:: Provided text ::
○ ○ ○

I see as used a lot in TypeScript, and it is one of my pet hates. It throws away type checking by asserting “I know better than the compiler”, which is often not true.
A common case is filtering a discriminated union array down to one variant. Say you have a chat app, people reach for an assertion like this:
type UpdateNewMessage = { type: "UpdateNewMessage"; text: string };
type UpdateUserJoined = { type: "UpdateUserJoined"; username: string };
type Update = UpdateNewMessage | UpdateUserJoined;
const allUpdates: Update[] = getUpdates();
const newMessageUpdates = allUpdates.filter(
(update) => update.type === "UpdateNewMessage",
) as UpdateNewMessage[];
This compiles, but you have forced the array to be a UpdateNewMessage[] even if your filter is wrong.

○ ○ ○

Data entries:
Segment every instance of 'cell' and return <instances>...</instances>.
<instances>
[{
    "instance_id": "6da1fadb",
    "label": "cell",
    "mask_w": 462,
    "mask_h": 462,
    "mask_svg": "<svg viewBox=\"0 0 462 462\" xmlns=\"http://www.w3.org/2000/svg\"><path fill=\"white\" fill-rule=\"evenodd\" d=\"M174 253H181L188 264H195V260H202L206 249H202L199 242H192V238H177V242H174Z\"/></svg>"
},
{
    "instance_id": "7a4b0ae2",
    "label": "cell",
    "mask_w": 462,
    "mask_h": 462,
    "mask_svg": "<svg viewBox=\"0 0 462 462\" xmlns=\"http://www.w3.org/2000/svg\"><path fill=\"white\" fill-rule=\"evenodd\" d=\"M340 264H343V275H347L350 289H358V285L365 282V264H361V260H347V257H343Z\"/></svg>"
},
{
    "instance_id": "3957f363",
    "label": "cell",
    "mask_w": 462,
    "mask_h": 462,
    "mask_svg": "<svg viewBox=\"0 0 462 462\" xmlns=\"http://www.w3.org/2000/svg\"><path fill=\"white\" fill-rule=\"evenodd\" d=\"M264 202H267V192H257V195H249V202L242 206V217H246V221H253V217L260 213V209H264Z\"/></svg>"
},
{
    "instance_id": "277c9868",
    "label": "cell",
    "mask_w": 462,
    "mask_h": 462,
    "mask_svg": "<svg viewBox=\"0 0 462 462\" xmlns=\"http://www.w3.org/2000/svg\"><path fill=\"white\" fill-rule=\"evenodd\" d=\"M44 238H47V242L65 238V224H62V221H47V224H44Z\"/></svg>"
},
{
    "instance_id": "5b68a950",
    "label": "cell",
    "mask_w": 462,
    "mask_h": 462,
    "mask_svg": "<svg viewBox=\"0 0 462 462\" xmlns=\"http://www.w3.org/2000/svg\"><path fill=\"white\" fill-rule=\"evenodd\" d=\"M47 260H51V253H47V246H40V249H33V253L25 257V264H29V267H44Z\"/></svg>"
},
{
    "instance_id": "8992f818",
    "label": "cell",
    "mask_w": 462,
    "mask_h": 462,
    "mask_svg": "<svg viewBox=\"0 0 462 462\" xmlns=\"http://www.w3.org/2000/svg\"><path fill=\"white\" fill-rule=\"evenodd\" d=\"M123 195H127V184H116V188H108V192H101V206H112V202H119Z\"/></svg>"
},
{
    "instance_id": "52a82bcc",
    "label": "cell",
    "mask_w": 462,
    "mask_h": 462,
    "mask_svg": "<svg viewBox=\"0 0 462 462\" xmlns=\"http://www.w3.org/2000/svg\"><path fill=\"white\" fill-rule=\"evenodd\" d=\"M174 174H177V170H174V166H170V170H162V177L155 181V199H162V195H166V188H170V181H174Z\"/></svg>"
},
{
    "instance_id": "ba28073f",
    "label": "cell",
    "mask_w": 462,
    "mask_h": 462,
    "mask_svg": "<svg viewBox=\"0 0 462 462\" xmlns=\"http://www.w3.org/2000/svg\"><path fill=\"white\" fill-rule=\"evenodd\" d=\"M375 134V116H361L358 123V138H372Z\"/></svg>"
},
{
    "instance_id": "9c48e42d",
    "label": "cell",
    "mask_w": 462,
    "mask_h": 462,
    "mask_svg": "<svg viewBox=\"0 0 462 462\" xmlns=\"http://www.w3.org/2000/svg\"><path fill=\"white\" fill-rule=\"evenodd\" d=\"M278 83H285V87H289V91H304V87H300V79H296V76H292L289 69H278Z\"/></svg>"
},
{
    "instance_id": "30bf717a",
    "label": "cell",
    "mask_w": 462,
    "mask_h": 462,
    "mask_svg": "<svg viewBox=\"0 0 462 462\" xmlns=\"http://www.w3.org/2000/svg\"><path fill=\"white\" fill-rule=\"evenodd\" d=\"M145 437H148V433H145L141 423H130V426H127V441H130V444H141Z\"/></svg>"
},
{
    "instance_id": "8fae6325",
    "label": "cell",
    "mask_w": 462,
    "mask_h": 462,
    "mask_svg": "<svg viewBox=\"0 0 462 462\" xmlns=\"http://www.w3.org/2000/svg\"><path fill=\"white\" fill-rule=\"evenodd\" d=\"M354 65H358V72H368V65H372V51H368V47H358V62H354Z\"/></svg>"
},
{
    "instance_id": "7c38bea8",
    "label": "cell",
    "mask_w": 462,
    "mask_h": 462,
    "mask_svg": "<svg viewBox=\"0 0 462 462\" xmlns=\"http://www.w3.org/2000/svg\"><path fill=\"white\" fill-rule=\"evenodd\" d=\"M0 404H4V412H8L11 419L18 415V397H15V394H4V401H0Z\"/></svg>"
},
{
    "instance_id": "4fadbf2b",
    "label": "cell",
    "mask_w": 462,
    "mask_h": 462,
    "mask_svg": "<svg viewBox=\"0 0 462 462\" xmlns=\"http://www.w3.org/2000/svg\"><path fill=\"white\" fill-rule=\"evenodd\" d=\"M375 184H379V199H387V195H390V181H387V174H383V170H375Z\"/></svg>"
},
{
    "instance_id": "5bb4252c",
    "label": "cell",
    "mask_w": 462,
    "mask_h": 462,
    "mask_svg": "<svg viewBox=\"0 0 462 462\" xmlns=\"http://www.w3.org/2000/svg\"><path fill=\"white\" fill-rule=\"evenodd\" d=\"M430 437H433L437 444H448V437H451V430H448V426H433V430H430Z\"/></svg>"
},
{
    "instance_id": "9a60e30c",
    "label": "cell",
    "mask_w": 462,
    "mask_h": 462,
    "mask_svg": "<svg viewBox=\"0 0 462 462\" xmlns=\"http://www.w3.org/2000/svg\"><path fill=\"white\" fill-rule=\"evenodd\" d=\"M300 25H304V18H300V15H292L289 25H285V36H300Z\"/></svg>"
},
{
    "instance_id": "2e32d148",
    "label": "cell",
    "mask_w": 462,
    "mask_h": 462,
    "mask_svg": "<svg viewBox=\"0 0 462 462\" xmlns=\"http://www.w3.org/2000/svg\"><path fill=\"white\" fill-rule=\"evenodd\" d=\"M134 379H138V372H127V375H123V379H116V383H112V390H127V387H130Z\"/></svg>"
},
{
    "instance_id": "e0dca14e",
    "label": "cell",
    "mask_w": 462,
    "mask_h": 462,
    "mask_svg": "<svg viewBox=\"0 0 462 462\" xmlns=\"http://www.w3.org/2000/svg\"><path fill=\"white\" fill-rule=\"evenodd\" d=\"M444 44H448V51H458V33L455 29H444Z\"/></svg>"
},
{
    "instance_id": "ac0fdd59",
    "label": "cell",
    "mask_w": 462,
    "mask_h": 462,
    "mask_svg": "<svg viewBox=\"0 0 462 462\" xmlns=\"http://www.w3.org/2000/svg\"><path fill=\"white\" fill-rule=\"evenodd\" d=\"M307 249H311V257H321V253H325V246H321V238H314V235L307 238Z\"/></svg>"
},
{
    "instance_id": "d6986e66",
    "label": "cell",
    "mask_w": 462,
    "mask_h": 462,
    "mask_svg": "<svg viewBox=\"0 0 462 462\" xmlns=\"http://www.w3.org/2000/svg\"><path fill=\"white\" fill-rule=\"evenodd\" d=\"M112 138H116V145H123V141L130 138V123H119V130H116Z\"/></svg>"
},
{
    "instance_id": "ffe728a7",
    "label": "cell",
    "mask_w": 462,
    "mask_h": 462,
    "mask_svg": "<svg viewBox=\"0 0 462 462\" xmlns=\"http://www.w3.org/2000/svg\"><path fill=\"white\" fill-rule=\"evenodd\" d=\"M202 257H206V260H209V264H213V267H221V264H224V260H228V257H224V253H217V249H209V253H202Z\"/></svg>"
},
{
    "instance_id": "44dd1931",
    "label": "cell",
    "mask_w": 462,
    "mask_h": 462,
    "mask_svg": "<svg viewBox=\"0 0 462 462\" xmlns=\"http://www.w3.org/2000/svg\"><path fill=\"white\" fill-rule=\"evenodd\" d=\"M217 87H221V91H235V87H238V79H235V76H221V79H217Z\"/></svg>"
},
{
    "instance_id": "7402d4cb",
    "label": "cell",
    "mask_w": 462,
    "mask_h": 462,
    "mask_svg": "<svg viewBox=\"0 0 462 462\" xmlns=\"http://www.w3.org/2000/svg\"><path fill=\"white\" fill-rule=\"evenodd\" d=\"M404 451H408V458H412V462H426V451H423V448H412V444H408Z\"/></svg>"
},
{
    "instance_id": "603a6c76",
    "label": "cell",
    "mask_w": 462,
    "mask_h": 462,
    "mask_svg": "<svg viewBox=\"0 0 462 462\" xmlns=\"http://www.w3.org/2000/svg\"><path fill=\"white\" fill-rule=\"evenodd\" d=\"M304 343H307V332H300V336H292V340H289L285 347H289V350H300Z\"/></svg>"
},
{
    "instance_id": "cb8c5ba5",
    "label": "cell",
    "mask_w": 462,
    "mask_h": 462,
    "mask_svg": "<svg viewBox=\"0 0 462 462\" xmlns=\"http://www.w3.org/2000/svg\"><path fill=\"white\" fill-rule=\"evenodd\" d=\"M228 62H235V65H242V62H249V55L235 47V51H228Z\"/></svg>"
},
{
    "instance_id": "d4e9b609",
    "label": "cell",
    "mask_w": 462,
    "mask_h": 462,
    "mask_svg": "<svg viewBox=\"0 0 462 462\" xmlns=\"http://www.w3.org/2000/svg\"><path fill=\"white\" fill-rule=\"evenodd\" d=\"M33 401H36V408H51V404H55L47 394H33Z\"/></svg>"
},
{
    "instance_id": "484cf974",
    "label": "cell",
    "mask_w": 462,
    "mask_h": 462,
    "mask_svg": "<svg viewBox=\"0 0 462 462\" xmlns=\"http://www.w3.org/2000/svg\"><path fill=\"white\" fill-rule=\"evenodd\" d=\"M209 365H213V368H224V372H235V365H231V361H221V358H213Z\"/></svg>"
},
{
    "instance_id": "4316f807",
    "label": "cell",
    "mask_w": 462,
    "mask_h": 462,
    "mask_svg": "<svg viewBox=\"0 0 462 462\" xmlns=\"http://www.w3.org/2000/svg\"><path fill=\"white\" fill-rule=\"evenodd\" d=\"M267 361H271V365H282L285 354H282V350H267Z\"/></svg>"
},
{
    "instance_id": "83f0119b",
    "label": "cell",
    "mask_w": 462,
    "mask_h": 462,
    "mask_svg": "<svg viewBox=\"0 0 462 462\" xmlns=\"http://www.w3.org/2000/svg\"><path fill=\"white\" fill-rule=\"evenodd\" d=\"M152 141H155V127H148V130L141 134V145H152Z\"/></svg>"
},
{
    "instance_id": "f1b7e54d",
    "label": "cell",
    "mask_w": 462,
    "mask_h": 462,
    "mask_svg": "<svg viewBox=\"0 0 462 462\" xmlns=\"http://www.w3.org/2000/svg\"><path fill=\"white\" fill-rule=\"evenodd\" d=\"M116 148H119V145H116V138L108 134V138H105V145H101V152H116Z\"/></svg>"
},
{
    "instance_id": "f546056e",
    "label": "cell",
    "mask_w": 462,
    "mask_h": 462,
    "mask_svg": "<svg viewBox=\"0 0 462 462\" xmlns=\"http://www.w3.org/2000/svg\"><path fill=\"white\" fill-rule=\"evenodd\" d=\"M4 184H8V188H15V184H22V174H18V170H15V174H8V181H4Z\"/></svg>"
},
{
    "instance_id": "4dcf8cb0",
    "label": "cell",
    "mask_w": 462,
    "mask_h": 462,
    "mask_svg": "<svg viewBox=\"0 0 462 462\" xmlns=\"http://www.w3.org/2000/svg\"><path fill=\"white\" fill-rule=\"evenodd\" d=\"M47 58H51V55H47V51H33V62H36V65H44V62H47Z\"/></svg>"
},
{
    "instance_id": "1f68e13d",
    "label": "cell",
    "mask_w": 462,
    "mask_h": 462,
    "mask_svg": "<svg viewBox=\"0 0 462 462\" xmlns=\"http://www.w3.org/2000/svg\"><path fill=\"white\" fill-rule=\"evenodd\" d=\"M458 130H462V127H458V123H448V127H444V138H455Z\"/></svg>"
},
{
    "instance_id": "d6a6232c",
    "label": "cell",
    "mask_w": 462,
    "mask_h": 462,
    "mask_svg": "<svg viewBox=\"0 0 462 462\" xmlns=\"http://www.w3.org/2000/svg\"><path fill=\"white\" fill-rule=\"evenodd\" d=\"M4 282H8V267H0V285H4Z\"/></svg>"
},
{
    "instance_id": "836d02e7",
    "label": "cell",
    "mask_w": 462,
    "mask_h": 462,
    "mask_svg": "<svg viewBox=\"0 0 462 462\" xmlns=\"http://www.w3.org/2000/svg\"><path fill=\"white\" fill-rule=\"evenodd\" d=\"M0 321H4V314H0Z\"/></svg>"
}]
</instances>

○ ○ ○

:: Activity 1 ::
Please reproduce the TypeScript passage between "I see as used" and "filter is wrong.", inclusive, swapping "chat app" for "messaging app".
:: Activity 2 ::
Write the next part of the TypeScript passage, picking up after its final sentence.
The listing is separate from the TypeScript passage and stands as its own material.

:: Task result 1 ::
I see as used a lot in TypeScript, and it is one of my pet hates. It throws away type checking by asserting “I know better than the compiler”, which is often not true.
A common case is filtering a discriminated union array down to one variant. Say you have a messaging app, people reach for an assertion like this:
type UpdateNewMessage = { type: "UpdateNewMessage"; text: string };
type UpdateUserJoined = { type: "UpdateUserJoined"; username: string };
type Update = UpdateNewMessage | UpdateUserJoined;
const allUpdates: Update[] = getUpdates();
const newMessageUpdates = allUpdates.filter(
(update) => update.type === "UpdateNewMessage",
) as UpdateNewMessage[];
This compiles, but you have forced the array to be a UpdateNewMessage[] even if your filter is wrong.

:: Task result 2 ::
Instead, use a type predicate to let the compiler narrow safely:
type UpdateNewMessage = { type: "UpdateNewMessage"; text: string };
type UpdateUserJoined = { type: "UpdateUserJoined"; username: string };
type Update = UpdateNewMessage | UpdateUserJoined;
function isUpdateNewMessage(update: Update): update is UpdateNewMessage {
return update.type === "UpdateNewMessage";
}
const newMessageUpdates = allUpdates.filter(isUpdateNewMessage);
// inferred as UpdateNewMessage[]
The predicate keeps the check in one place, and you keep full type safety without a cast. These functions can live alongside your type declarations so your runtime checks stay aligned with your types.